If a video drops in a forest of things that seem to matter a lot–like  fingers waving in presidential faces and self-deportation–does sit make a sound?

Nicki Minaj dropped "Stupid Hoe" last week.

Maybe I'm too old to have my thumb on the relevant spaces in the interwebs, but it seems like the video barely caused a buzz.  Responses from Jezebel, Clutch, and Vibe were mainly negative, complaining about Minaj's use of animalistic imagery, neon colors and her less than creative wordplay.  Black feminists offered mainly negative critique for obvious and perfectly legitimate reasons.  Minaj's challenge to "stupid hoes" included a reference to "nappy-headed hoes" and images of a pale, plastic, Venus Hottentot Barbie.

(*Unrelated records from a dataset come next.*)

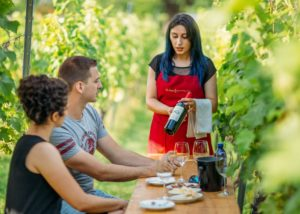 A couple enjoing wines near the vineyard of Schuchmann wines cateau, villas & spa and a lady serving wine
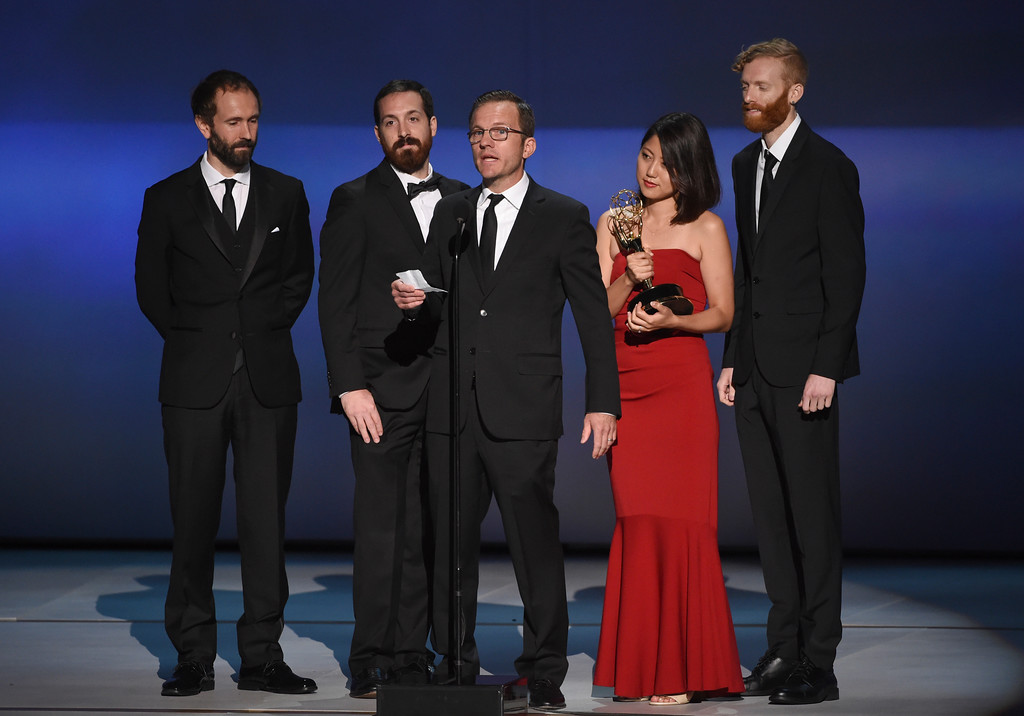 ". Chris King, from left, Daniel de Graaf, Mike Houston, Naoko Saito and Ryan Frost accept the award for outstanding motion design for ""Wasted! The Story of Food Waste Wasted!\"" during night two of the Television Academy\'s 2018 Creative Arts Emmy Awards at the Microsoft Theater on Sunday, Sept. 9, 2018, in Los Angeles. (Photo by Phil McCarten/Invision/AP)"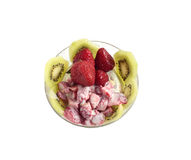 Ice cream with a kiwi and strawberry. Ice cream with the pistachios, three berries of strawberry and kiwi segments in glasswares Stock Image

Me?  Minaj hurts my head.  She perplexes me.  I think of her as Trickster, two-faced in her betrayal of global black feminist possibility and powerful in her contradictory elucidation of black woman's power within the realms of celebrity and hip hop.  Reading her as Ellegua, that frightful guardian of the crossroads and the in-between and the everything-that-is-not-yet seems to fit an artist who switches alter egos as easily as she switches clothes.  Conjuring the ritual and physicality of possession seems to fit a celebrity who changes clothes as she changes personality, putting on her and taking off her tropes as each personality comes down.  The sometimes garish, sometimes delightful carnival of color, glitter and expression–even the repetitive dancehall/house music refrain–also fit a woman whose aesthetic choices continually find their footing in her Trinidadian roots.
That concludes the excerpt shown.